I left my office at 30th July 2009 after lunch. Warm hugs from my three colleagues: Bojan, Edwin and Marcus gave me strength to conquer my anxiety. The truth was… I, my self was not so sure that I would be able to travel alone in Turkey.

 In my way to Frankfurt airport, I made some rules of journey:

  • Maximal budget (flight ticket is excluded): 300 EURO including hotel, transportation inside Turkey, food, souvenir, communication, train ticket from Karlsruhe – Frankfurt and vice versa.
  • The information about the place that I will visit in Turkey should come from the people in the street, except that previously Bojan asked me to visit Blue Mosque and Hagya Sophia. Asking people is the only accepted ‘tool’ to survive. Information from internet is prohibited.
  • Basic values: I want to believe that people basically are kind creatures. In case of troubles, I will just ask people I met to help. Communication can be done in many ways: verbal language, eye’s contact, body language, pictures. I said to my self, don’t be afraid that I don’t know any Turkish’s word. These basic values may give me lots of trouble, but it also opens possibility for great experiences to be happened. In any cases, I hope nothing. 
  • This journey is done to give chance to my soul to accept surprise, uncertainty of life in the small scale. It is training to my soul to accept something can be out of my control; to accept the differences in positive way, to let my fear exists merely to be solved.

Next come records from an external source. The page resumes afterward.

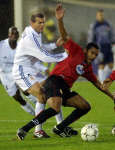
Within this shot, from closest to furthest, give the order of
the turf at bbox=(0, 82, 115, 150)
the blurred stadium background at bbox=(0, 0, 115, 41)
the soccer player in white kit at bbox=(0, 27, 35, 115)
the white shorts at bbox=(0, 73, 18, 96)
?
the turf at bbox=(0, 82, 115, 150) < the white shorts at bbox=(0, 73, 18, 96) < the soccer player in white kit at bbox=(0, 27, 35, 115) < the blurred stadium background at bbox=(0, 0, 115, 41)

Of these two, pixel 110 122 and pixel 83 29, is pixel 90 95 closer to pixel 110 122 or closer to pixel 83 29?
pixel 110 122

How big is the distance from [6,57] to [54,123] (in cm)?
205

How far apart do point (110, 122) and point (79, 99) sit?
2135 mm

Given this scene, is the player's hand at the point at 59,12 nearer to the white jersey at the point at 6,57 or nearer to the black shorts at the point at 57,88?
the black shorts at the point at 57,88

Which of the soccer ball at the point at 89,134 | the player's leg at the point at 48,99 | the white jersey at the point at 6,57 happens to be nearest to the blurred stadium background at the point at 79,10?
the white jersey at the point at 6,57

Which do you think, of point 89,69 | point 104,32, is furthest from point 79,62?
point 104,32

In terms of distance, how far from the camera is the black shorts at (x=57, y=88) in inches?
373

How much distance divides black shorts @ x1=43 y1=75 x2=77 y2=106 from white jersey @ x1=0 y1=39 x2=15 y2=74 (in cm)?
328

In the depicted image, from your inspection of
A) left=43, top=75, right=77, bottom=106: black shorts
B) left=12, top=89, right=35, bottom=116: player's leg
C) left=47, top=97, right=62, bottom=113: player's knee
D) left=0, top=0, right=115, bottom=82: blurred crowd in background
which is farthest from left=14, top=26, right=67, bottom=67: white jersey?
left=0, top=0, right=115, bottom=82: blurred crowd in background

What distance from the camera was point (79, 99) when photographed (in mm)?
9820

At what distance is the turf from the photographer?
8875 mm

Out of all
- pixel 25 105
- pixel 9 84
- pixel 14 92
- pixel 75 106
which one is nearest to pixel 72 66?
pixel 75 106

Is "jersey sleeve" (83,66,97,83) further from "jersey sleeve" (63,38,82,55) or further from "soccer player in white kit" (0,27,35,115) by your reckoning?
"soccer player in white kit" (0,27,35,115)

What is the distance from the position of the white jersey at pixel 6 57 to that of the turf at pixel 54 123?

And only Universe (with capital ‘U’, religious people will call it God) will know how this journey will be ended…

 Day 1, 2, 6 : Istanbul

I finished immigration process about 00.30 of 31st July 2009

First problem that I should solve was: where did I should sleep now? I was really tired at that time to wait in the airport until sun rise. I could not really sleep few days before I went to Turkey. Then I just called a hotel reservation office in the airport.

 Before entering the office, I said to my self, let’s try if ‘Indonesian way’ works also here. It means, price negotiation works in some cases. Firmly I said to the guy there that I need cheap hotel.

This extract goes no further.